Skip to content

Language-Research-Technology/arocapi

Repository files navigation

An RO-Crate API for Data Collections : Arocapi

This project a prototype implementation of an RO-Crate based collections archive and data portal based on the Portland Common Data model of collections suitable use in long-term archival repository systems that aim to follow the Protocols for Long Term Archival Repository Services PILARS.

The library can be used to mount the API endpoints into your own Fastify or Express app.

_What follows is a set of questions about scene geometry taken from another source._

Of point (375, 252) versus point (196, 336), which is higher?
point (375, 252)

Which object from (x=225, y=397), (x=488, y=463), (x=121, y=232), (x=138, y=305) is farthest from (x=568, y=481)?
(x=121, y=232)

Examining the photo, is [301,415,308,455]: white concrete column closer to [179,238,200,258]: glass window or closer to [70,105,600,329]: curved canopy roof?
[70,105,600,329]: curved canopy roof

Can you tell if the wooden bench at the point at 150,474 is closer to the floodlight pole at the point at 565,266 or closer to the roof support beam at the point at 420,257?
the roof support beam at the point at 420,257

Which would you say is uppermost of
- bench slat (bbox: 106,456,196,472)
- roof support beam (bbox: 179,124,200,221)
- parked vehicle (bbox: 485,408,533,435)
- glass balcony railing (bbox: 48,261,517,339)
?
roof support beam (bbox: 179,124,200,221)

The aim is to provide an API-centred reference implementation of a repository with an access-controlled web portal for data dissemination and deposit:

  • Backend-agnostic RO-Crate storage using pluggable storage-layers
    • [OCFL] - the Oxford Common File Layout specification on disk or cloud-based object storage
    • Object Storage as used in [PARADISEC]
    • A simple RO-Crate file layout (TODO - likely a super-simple protocol for directory hierarchy with the presence on RO-Crate used to indicate that everything under that directory is a single RO-Crate)
  • Authorisation based on the concept of Access (and Deposit, TODO) Licenses using an arms-length process with an external authority such as a REMS instance or other license/group management system
    • Based on the principle that all data MUST have a implementation-neutral natural-language description of its access conditions stored with it
    • Licenses may be based on 'traditional' access control lists maintained in software such as PARADISEC or a license manager such as REMS, (TODO: an example implementation using GitHub groups to manage license access, a simple ACL manager?)).

Prerequisites

  • Node.js (version 22 or higher)
  • pnpm package manager
  • Database: MySQL or PostgreSQL
  • OpenSearch for search functionality
  • Docker and Docker Compose (for development)

Quick Start

1. Installation

# Install the package
pnpm add arocapi

# Install required peer dependencies
pnpm add @prisma/client @opensearch-project/opensearch
pnpm add -D prisma

2. Environment Setup

Create a .env file in your project root:

# Database Configuration (You can use an DB that Prisma supports)
DATABASE_URL="mysql://root:password@localhost:3306/catalog"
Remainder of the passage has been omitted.